**** GIVEN DATA
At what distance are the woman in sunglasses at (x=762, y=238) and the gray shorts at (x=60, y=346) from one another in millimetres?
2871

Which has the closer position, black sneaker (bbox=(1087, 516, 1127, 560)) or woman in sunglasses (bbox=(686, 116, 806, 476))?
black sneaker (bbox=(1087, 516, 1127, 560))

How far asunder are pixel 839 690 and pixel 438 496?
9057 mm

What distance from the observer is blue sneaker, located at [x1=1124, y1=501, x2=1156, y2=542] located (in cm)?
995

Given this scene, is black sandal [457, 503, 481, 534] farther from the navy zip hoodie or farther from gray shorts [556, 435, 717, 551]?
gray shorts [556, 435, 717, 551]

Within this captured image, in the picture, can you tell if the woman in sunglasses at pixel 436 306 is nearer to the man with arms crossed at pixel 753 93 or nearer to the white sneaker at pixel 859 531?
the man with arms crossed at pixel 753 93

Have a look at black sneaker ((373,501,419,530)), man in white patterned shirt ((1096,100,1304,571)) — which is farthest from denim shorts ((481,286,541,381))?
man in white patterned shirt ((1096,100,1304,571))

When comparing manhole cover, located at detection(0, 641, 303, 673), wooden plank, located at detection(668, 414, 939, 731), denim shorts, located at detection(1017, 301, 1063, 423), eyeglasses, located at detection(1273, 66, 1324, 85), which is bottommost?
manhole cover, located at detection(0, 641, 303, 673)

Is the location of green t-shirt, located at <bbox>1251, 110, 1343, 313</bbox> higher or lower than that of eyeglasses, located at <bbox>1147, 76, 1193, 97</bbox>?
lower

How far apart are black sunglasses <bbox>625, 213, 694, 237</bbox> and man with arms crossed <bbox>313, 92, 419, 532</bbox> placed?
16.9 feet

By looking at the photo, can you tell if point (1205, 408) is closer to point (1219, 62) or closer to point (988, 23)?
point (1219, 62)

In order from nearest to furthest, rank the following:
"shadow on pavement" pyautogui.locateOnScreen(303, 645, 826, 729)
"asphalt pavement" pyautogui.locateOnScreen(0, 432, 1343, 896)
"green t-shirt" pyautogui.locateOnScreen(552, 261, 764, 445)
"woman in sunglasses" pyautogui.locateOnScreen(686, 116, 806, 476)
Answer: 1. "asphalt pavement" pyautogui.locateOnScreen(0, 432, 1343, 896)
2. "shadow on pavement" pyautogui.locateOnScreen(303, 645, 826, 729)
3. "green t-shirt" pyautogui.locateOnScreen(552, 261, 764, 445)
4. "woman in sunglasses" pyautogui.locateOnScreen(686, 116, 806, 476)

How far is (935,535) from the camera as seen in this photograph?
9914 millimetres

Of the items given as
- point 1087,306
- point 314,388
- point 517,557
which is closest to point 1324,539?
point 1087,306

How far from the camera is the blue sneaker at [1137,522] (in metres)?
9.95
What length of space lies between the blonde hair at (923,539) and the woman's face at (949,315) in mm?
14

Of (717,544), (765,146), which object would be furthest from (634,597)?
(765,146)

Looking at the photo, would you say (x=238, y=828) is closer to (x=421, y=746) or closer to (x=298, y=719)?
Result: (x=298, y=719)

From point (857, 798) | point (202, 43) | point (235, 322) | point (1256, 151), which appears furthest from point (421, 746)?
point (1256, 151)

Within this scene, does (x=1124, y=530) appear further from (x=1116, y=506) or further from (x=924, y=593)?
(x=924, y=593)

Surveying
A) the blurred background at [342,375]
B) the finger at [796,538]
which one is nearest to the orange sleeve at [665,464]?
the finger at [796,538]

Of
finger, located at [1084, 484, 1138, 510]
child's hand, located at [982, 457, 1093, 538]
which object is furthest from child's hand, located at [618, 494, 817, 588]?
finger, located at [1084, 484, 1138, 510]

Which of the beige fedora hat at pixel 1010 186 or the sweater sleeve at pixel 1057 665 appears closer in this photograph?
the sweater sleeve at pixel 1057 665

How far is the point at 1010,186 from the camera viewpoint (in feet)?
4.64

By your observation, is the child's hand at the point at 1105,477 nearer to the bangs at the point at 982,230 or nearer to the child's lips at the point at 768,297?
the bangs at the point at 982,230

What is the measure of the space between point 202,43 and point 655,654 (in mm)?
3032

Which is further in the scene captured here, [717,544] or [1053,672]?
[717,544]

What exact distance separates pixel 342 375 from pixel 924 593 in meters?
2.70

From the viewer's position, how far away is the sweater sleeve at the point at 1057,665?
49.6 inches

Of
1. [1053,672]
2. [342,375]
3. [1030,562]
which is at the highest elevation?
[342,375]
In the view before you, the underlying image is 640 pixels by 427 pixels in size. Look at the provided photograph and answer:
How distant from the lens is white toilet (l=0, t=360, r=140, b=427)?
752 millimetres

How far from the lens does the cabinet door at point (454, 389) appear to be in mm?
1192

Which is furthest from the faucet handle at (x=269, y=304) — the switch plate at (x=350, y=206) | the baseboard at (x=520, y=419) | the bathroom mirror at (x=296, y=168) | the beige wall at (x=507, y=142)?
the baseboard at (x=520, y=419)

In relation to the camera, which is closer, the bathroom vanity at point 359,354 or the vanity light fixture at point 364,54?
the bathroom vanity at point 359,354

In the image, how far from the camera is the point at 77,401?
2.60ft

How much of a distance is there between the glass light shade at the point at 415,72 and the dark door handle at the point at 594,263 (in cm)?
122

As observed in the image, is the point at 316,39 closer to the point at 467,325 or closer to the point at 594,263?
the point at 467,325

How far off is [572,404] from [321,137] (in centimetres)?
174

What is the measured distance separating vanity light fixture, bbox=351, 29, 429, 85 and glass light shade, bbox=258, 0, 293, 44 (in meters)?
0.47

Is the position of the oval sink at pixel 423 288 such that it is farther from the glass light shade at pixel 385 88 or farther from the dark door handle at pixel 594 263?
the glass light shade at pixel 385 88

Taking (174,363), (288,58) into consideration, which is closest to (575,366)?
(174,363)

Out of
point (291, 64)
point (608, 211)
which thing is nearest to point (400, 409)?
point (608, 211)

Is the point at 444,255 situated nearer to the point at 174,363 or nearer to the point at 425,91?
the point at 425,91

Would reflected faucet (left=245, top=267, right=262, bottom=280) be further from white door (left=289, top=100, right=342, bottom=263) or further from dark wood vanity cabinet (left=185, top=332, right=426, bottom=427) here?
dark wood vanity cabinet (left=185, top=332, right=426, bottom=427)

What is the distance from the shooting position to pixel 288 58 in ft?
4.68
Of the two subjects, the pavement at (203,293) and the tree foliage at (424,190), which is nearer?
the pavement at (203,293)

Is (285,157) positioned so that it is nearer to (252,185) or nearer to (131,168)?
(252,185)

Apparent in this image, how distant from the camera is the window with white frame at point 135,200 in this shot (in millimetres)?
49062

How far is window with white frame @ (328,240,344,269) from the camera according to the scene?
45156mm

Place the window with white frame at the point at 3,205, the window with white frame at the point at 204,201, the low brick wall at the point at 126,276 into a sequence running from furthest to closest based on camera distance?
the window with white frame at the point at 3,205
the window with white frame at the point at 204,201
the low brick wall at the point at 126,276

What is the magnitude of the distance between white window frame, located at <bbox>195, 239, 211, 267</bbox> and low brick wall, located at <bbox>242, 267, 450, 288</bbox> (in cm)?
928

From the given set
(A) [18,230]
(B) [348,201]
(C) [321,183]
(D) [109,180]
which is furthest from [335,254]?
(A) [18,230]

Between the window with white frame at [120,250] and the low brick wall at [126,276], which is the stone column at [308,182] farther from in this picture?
********
• YOUR OBJECTIVE: Copy out the stretch of the records above from the line containing "Which is further" through the line containing "752 millimetres", with both of those lines included and every line reproduced verbatim.

• EXERCISE SOLUTION:
Which is further in the scene captured here, [717,544] or [1053,672]?
[717,544]

What exact distance separates pixel 342 375 from pixel 924 593 in meters?
2.70

From the viewer's position, how far away is the sweater sleeve at the point at 1057,665?
49.6 inches

Of
1. [1053,672]
2. [342,375]
3. [1030,562]
which is at the highest elevation?
[342,375]
In the view before you, the underlying image is 640 pixels by 427 pixels in size. Look at the provided photograph and answer:
How distant from the lens is white toilet (l=0, t=360, r=140, b=427)?
752 millimetres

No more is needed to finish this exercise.